Hall of Fame wide receiver Michael Irvin will not be part of NFL Network’s Super Bowl coverage for the rest of the week after he had what he described as a brief encounter with a woman at a hotel Sunday in Arizona.
Irvin’s scheduled appearance Friday as a guest on ESPN’s “First Take” also was canceled.
The exact nature of the encounter is unknown, and a Glendale police spokesperson told The Post on Wednesday there “have been no police reports made or received by local law enforcement agencies regarding any crimes.”
Irvin described his side of the story during an interview with a Dallas radio station Wednesday, saying NFL Network officials asked him Monday to change hotels after the encounter.
“Sunday night … when I came into the hotel, they asked what I did and I said, ‘I just went straight to the room,’ ” Irvin told the “Shan & RJ” show on 105.3 the Fan. “But I guess I had met somebody in the lobby. Talked to somebody in the lobby for about a minute, and then I went to my room. And then after I got up there, they said they had to move me in the hotel. I said, ‘Move me in the hotel for what?’
“So they moved my hotel, and I said: ‘What’s going on, guys? What’s happening? Why are we moving hotels?’

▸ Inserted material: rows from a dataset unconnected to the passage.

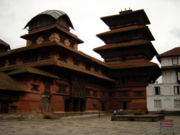 [180px-Kathmandu_old_royal_palace.jpg]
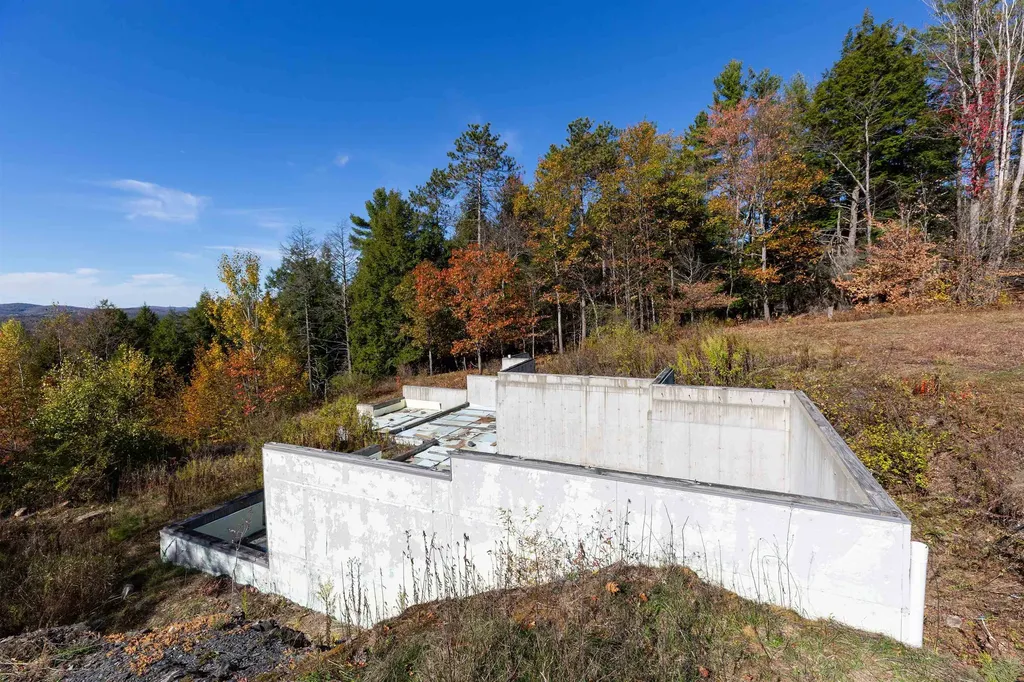 385 Hauger Road Thetford VT 05075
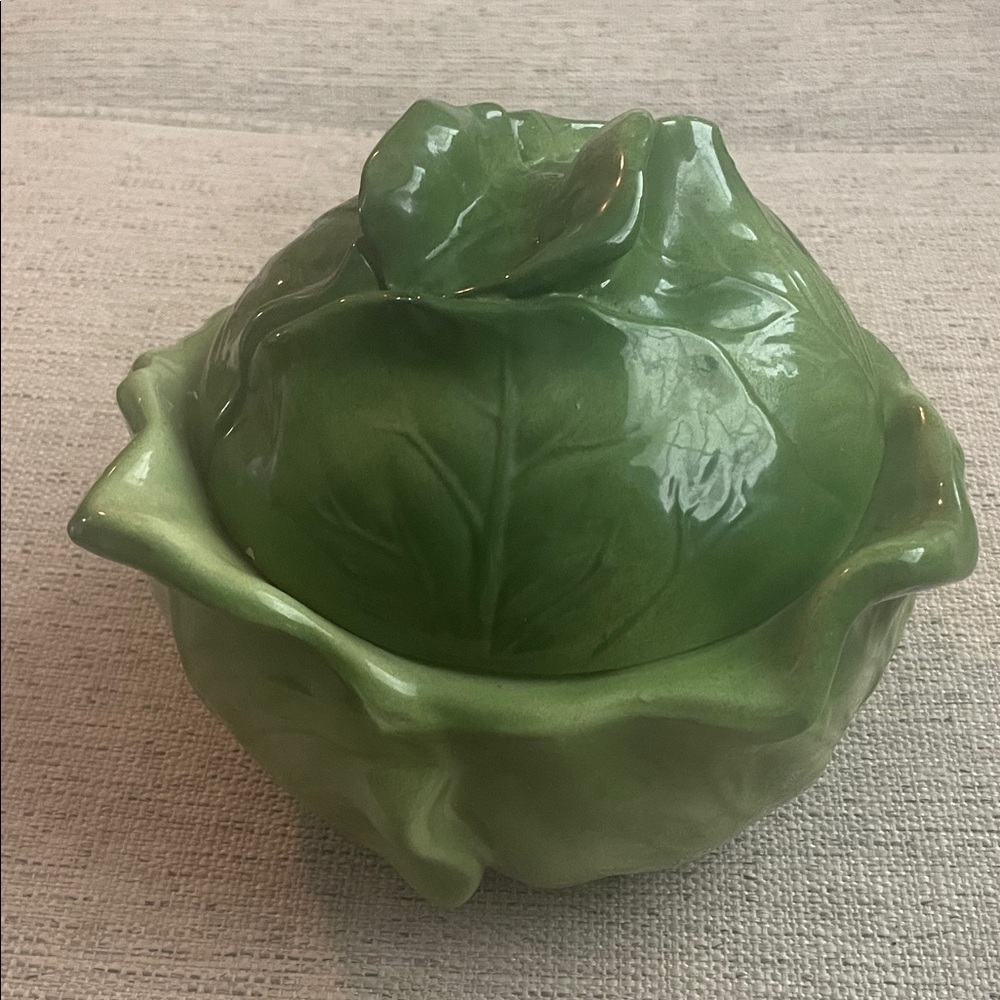 Cabbage Ceramic Bowl with lid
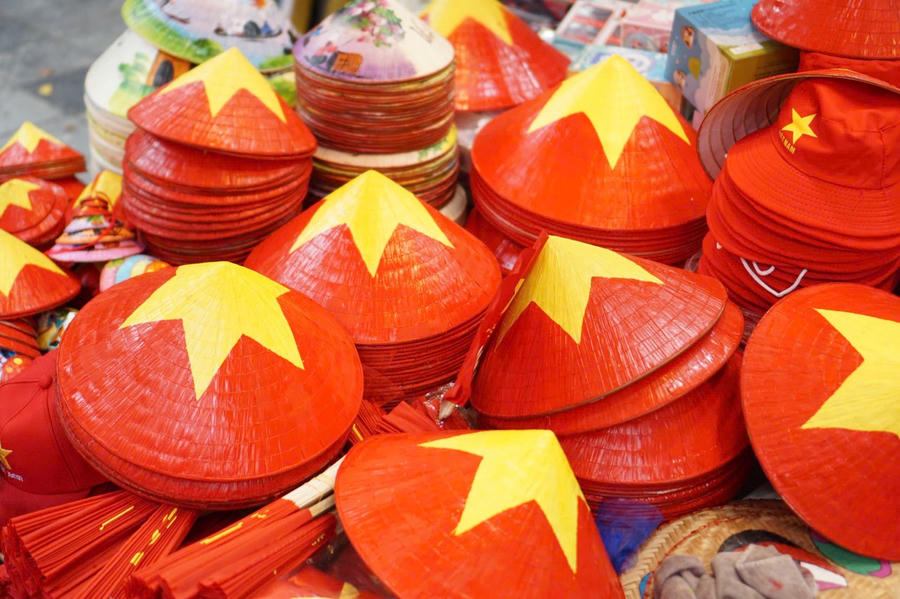 Không khí mừng Quốc khánh 2/9 lan tỏa khắp phố phường Hà Nội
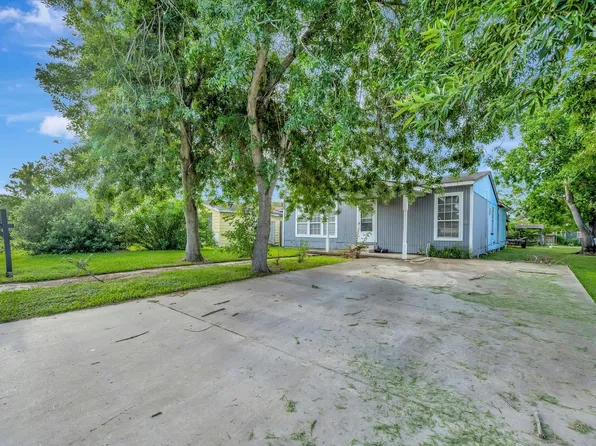 1214 W 6th St, Freeport, TX 77541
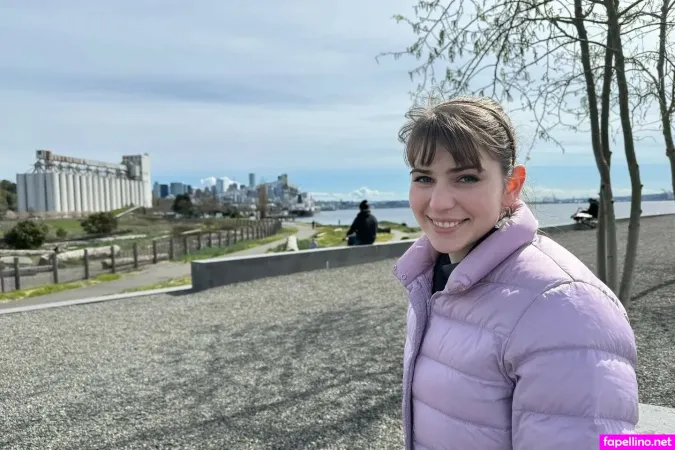 Lauriewired OnlyFans Thumbnail #f7rkbd1tBb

“They said, ‘Well, last night you walked in, you talked to somebody.’ I said: ‘I didn’t talk to anybody. I went straight to the room.’ And then they showed it on camera that I did talk to somebody. I talked to this girl for about a minute. I don’t know what — they didn’t show it to me. They told it to me. I didn’t see it. But that’s why they moved me, because I guess the girl said I said something to her within that minute that we talked, and so they moved me.

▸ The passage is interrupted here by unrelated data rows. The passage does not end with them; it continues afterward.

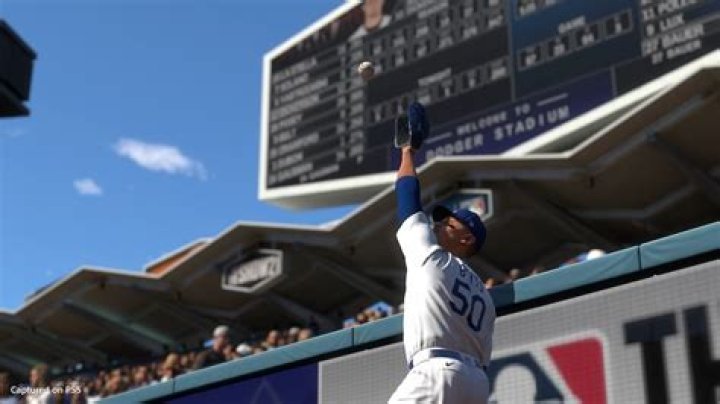MLB The Show 21: How to Rob Home Runs
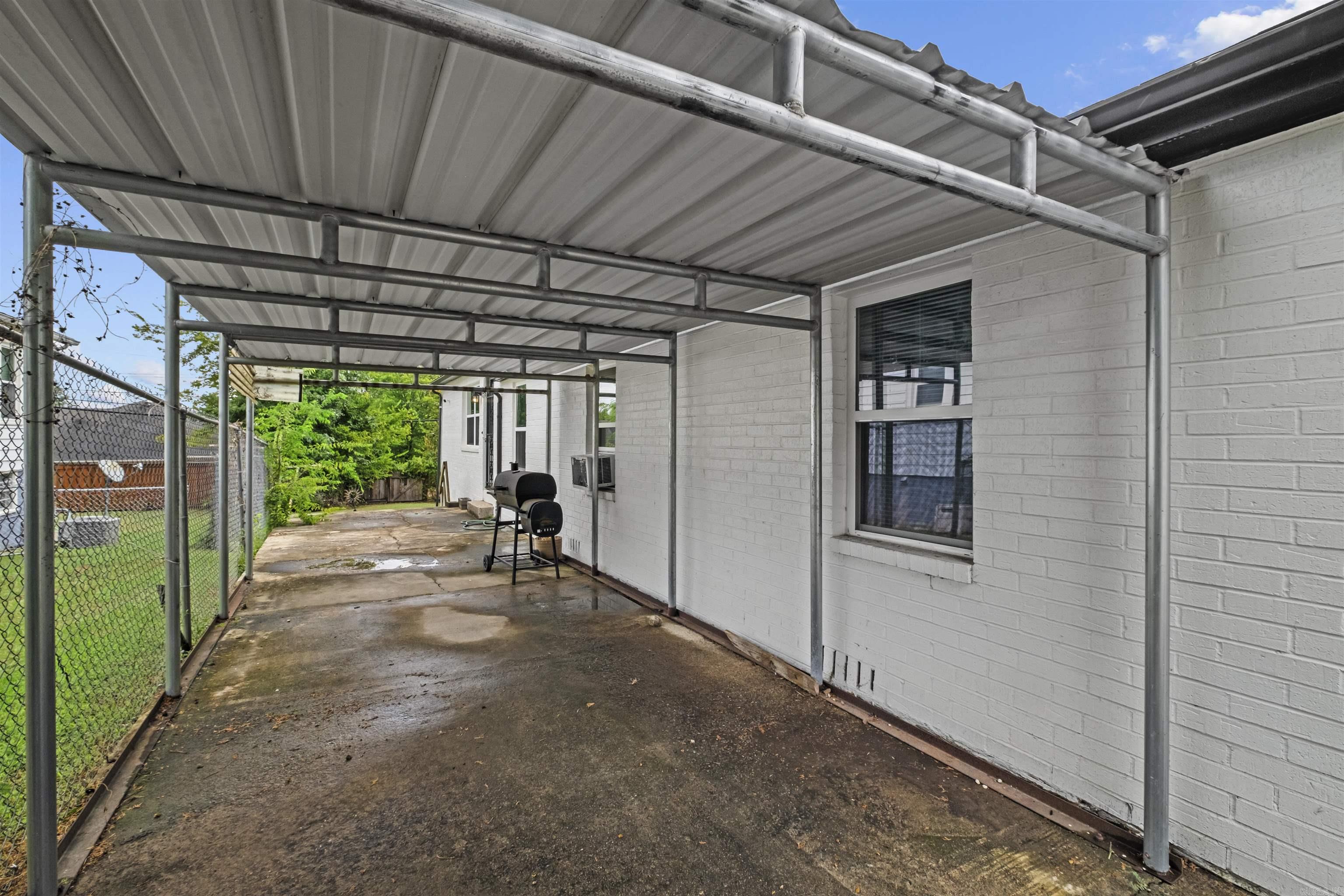 2919 S Spring Street Property Photo 31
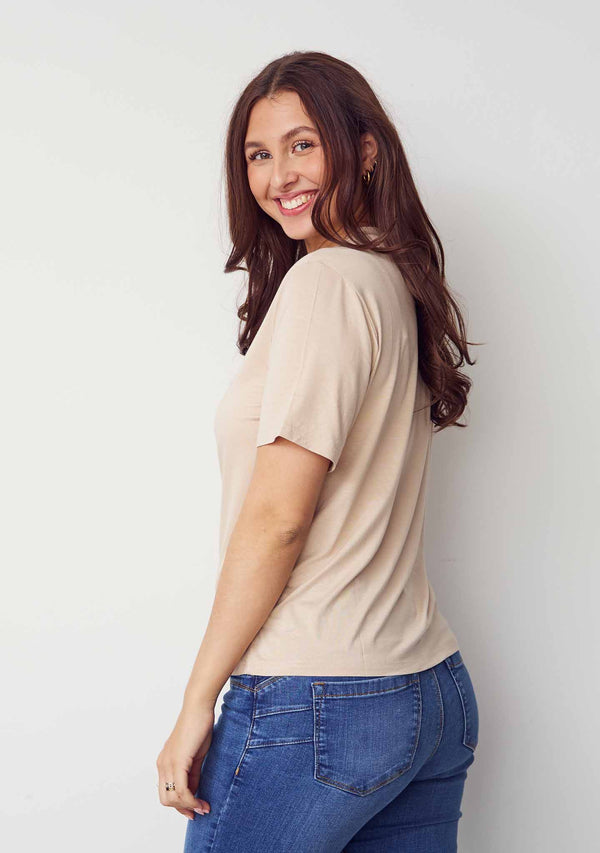 I SAY Gritt V-Neck T-Shirt T-Shirts 112 Sand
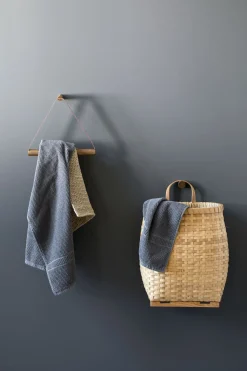 Clearance By Wirth Ekta Living - Håndklædeholder - Towel hanger - Røget eg/Læder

“That’s why I’m kind of hiding to wait and see how everything comes down,” Irvin continued. “It was a minute meeting somewhere in the lobby. I don’t even remember it really because I had a few drinks, to tell you the truth.”
Irvin repeated his assertion that he had a brief encounter with a woman he did not previously know in an interview with the Dallas Morning News, saying there “absolutely was no sexual wrongdoing.”
“Honestly, I’m a bit baffled with it all,” Irvin said. “This all happened in a 45-second conversation in the lobby. When I got back after going out … I came into the lobby, and I talked to somebody. I talked to this girl. I don’t know her, and I talked to her for about 45 seconds.
“We shook hands. Then I left. … That’s all I know.”
Irvin, who joined NFL Network in 2009, last appeared on the network during Monday’s coverage of Super Bowl opening night.
Ben Strauss contributed to this report.